* **Text excerpt**
· · ·
I had been using the traditional Java TableCellRenderer
approach for providing the renderers in a scala.swing.Table
where I declare my renderers on the table's TableColumnModel
. The code for this looked like:
val myTable = new Table {
lazy val tcm = initColumnModel
peer.setColumnModel(tcm)
override
protected def rendererComponent(sel: Boolean, foc: Boolean, row: Int, col: Int) = {
//GET THE VALUE FROM THE TableModel
val value = model.getValueAt(
peer.convertRowIndexToModel(row),
peer.convertColumnIndexToModel(col))
//GET THE RENDERER FROM THE ColumnModel
val renderer = tcm.getColumn(col).getCellRenderer
//WRAP IN A COMPONENT
Component.wrap(renderer.getTableCellRendererComponent(
peer,
value,
sel,
foc,
row,
col).asInstanceOf[JComponent])
}
}
Unfortunately this appears to have a memory leak - presumably because I am creating a new Component instance for every cell in the table (for ~30k rows). Certainly when I replace my scala table with a JTable
(using exactly the same column and data models) my memory leak goes away.
My question is therefore, what sort of code do people use when overriding the rendererComponent
method assuming one has ones own cell renderers?
· · ·
* **To do**
1. In the text about the Scala table's memory leak, what replacement makes the leak go away?
2. Copy the Scala table text word for word, starting with "I had been using" and going on through "peer.convertColumnIndexToModel(col))".
· · ·
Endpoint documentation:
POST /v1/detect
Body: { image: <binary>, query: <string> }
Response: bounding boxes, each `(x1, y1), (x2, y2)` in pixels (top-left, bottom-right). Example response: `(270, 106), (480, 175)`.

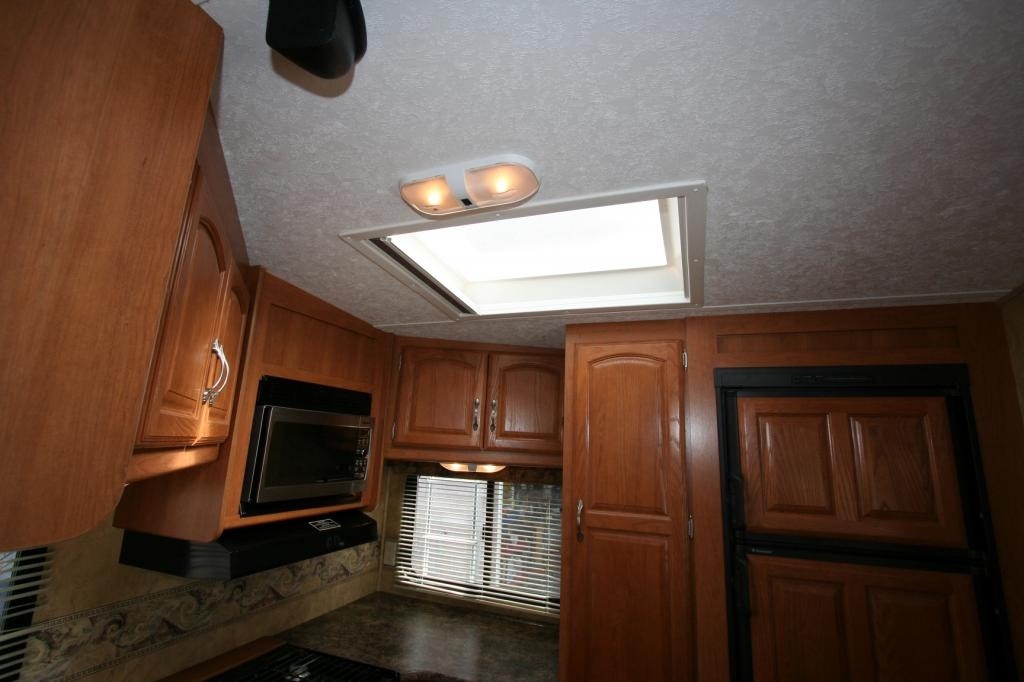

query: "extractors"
(118, 504), (378, 580)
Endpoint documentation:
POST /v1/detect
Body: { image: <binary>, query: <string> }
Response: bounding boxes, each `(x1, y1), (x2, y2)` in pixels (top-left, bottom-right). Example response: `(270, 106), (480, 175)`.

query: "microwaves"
(237, 405), (376, 509)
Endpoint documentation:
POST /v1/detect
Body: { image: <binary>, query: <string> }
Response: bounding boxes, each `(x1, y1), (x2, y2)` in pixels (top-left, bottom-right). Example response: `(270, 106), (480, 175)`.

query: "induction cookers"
(196, 642), (399, 682)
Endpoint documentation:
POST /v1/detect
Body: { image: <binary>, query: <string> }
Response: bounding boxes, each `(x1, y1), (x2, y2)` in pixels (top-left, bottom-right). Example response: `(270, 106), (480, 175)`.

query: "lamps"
(440, 463), (505, 474)
(398, 156), (541, 218)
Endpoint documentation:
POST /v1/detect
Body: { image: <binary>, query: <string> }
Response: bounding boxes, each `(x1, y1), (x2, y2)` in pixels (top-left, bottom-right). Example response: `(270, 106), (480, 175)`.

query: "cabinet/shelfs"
(128, 107), (256, 489)
(731, 388), (972, 553)
(389, 333), (564, 469)
(562, 319), (695, 682)
(746, 550), (986, 681)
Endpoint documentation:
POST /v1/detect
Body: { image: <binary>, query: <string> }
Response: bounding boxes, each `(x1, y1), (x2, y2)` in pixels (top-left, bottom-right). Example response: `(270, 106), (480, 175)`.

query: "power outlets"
(382, 541), (396, 566)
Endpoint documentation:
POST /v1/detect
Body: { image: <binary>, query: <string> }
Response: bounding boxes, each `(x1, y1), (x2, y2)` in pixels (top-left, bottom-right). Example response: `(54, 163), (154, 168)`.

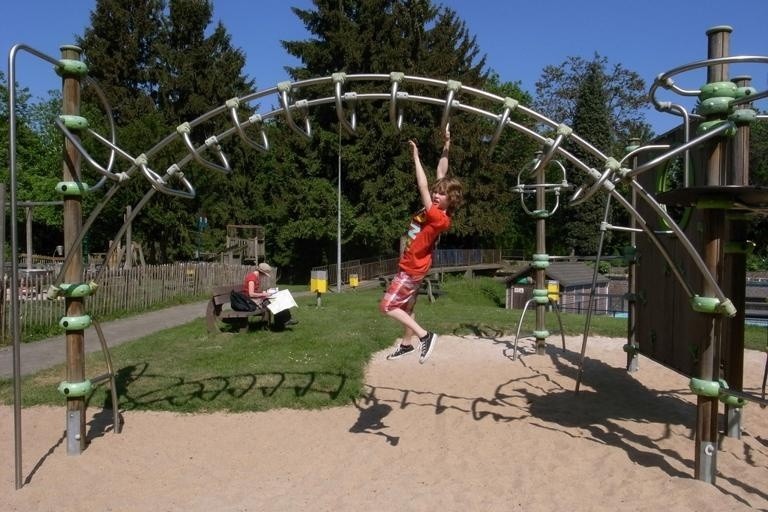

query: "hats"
(256, 262), (271, 277)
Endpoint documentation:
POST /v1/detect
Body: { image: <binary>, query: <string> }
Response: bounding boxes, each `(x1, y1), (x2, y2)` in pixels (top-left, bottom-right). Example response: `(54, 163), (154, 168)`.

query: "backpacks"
(231, 289), (256, 312)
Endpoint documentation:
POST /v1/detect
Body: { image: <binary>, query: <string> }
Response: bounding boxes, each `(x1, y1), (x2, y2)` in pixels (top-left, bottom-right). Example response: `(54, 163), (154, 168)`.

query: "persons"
(243, 261), (298, 332)
(377, 113), (464, 366)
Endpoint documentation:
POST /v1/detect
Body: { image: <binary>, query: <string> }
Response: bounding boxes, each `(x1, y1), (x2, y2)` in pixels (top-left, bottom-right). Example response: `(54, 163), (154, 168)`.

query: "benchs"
(379, 278), (448, 302)
(206, 284), (267, 336)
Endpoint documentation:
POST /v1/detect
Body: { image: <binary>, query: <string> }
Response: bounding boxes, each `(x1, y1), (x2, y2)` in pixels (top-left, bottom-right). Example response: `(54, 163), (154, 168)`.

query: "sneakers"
(387, 344), (416, 360)
(418, 333), (437, 364)
(284, 319), (298, 325)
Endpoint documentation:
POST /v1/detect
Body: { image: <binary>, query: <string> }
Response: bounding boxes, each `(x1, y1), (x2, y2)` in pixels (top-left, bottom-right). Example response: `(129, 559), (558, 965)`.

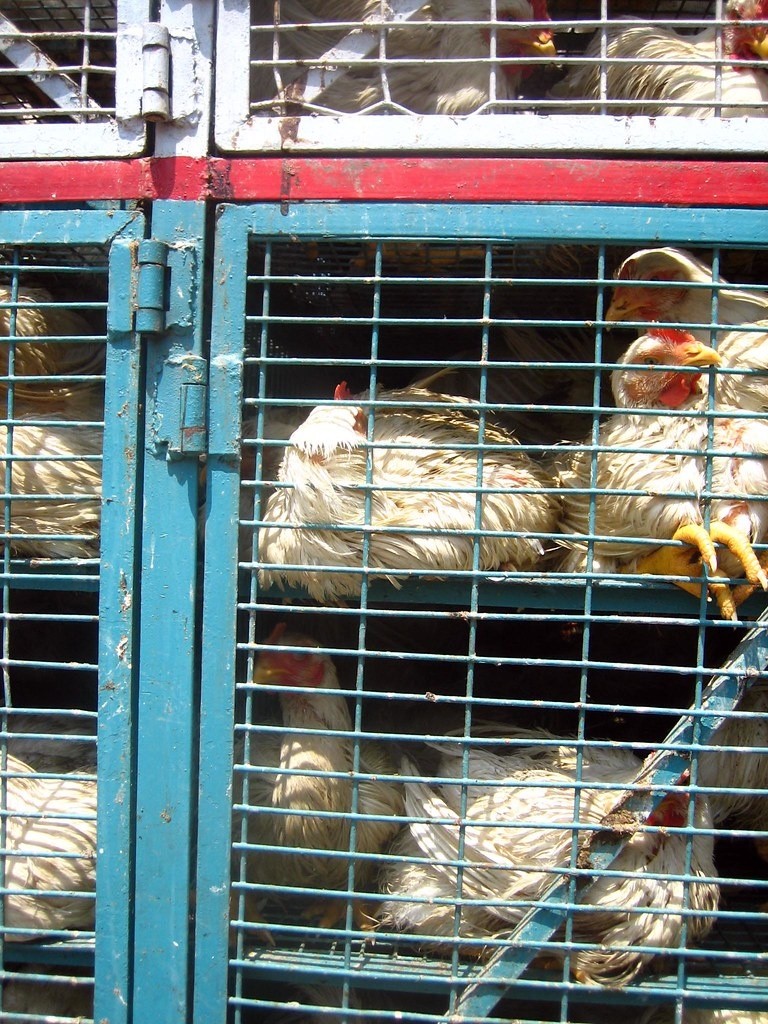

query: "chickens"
(0, 0), (767, 1024)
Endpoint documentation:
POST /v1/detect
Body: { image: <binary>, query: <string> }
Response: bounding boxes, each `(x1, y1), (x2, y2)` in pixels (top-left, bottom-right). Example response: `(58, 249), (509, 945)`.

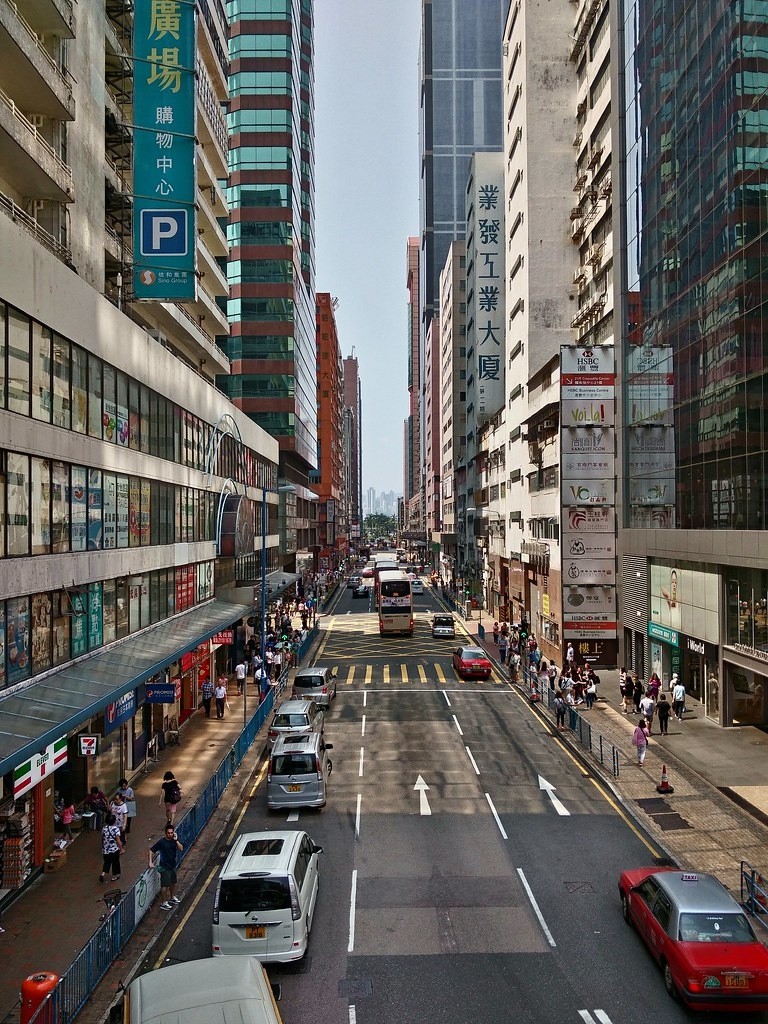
· · ·
* **Answers by item**
1. Replacing the Scala table with a JTable that uses the same column and data models.

2.
I had been using the traditional Java TableCellRenderer
approach for providing the renderers in a scala.swing.Table
where I declare my renderers on the table's TableColumnModel
. The code for this looked like:
val myTable = new Table {
lazy val tcm = initColumnModel
peer.setColumnModel(tcm)
override
protected def rendererComponent(sel: Boolean, foc: Boolean, row: Int, col: Int) = {
//GET THE VALUE FROM THE TableModel
val value = model.getValueAt(
peer.convertRowIndexToModel(row),
peer.convertColumnIndexToModel(col))